Recorded information
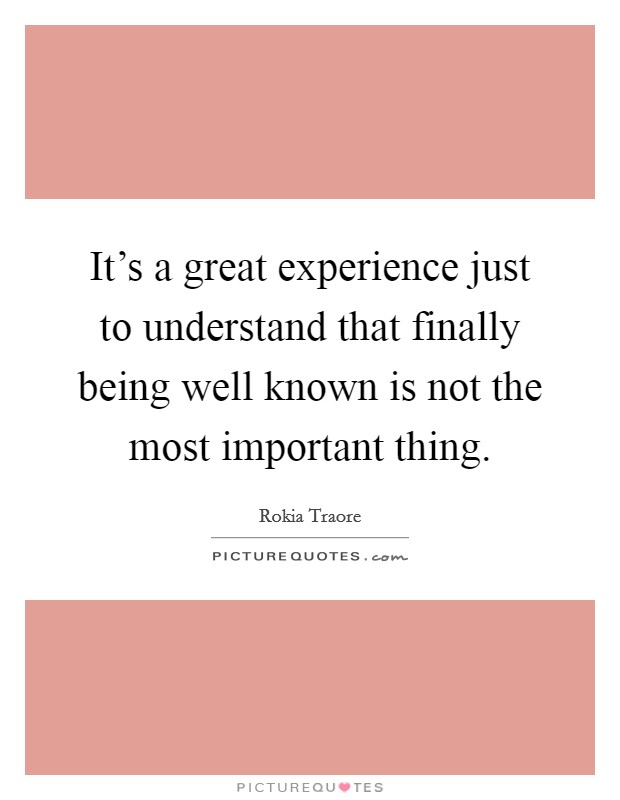 It's a great experience just to understand that finally being well known is not the most important thing Picture Quote #1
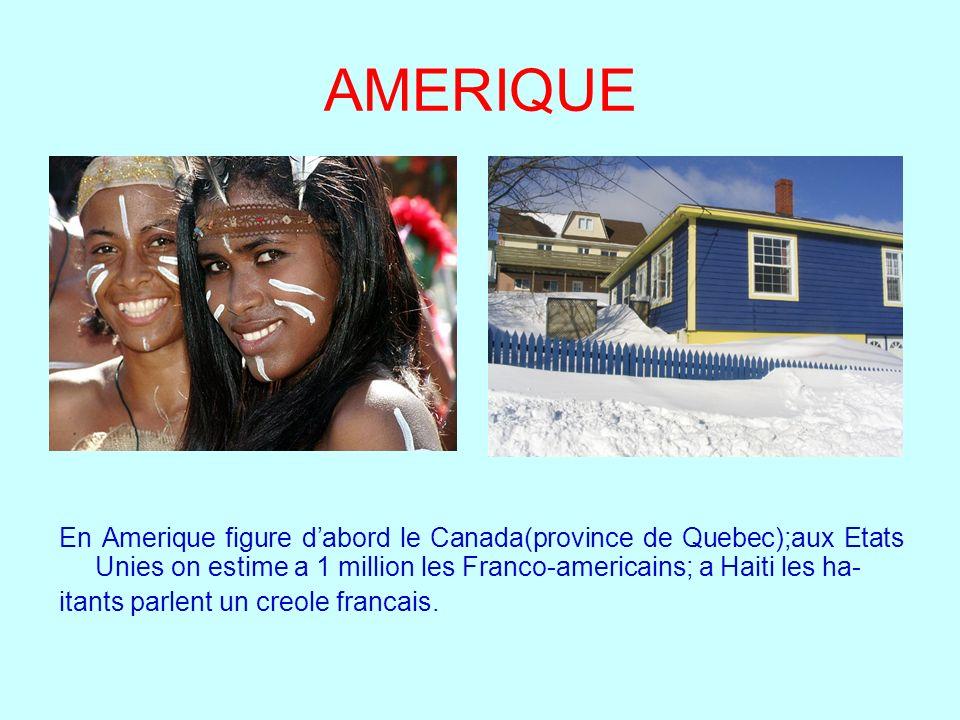 AMERIQUE En Amerique figure dabord le Canada(province de Quebec);aux Etats Unies on estime a 1 million les Franco-americains; a Haiti les ha- itants p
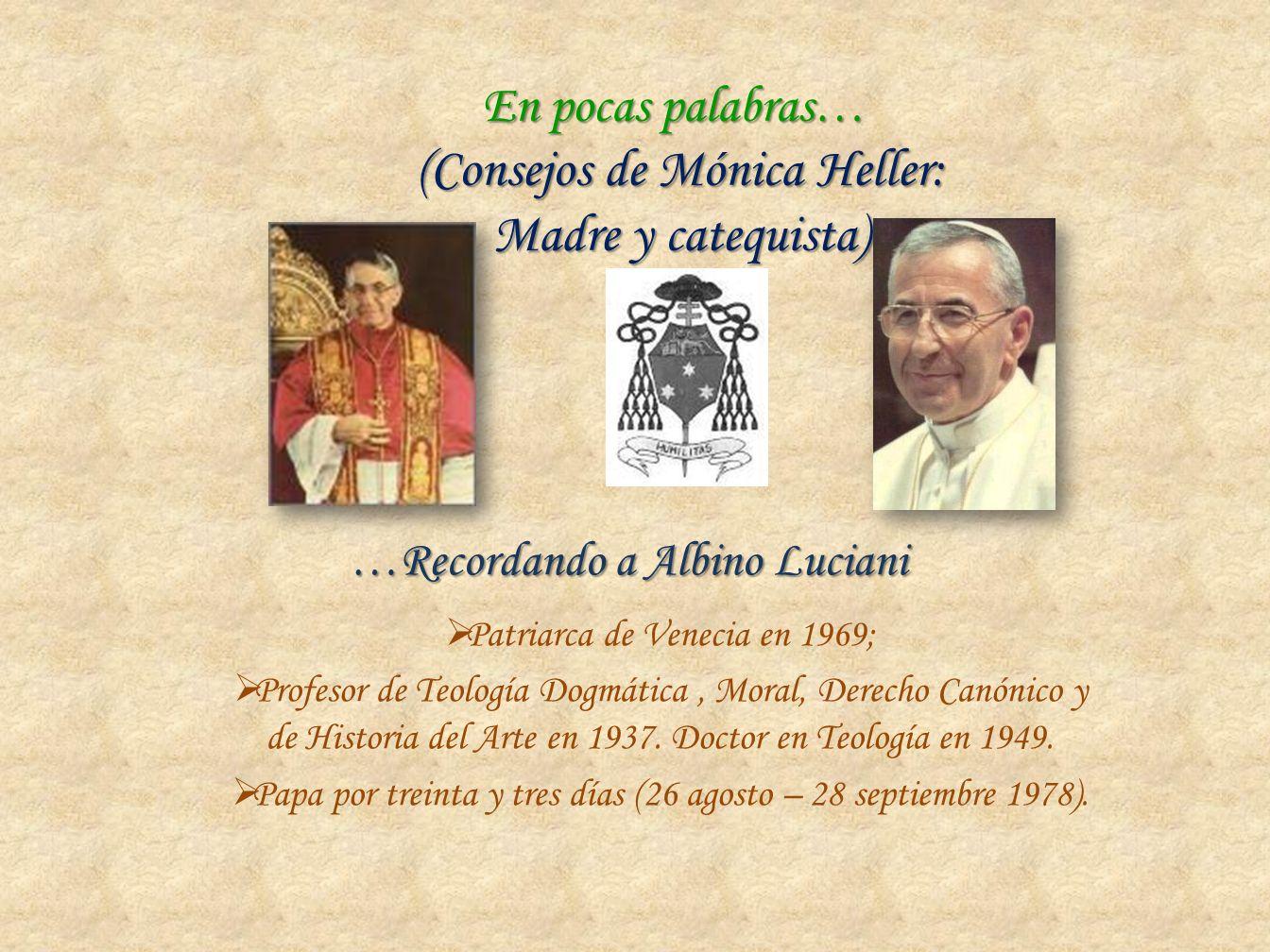 En pocas palabras… (Consejos de Mónica Heller: Madre y catequista) Patriarca de Venecia en 1969; Profesor de Teología Dogmática, Moral, Derecho Canóni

Task
Copy out all the data above exactly, pictures excluded.

Exercise answer
 It's a great experience just to understand that finally being well known is not the most important thing Picture Quote #1
 AMERIQUE En Amerique figure dabord le Canada(province de Quebec);aux Etats Unies on estime a 1 million les Franco-americains; a Haiti les ha- itants p
 En pocas palabras… (Consejos de Mónica Heller: Madre y catequista) Patriarca de Venecia en 1969; Profesor de Teología Dogmática, Moral, Derecho Canóni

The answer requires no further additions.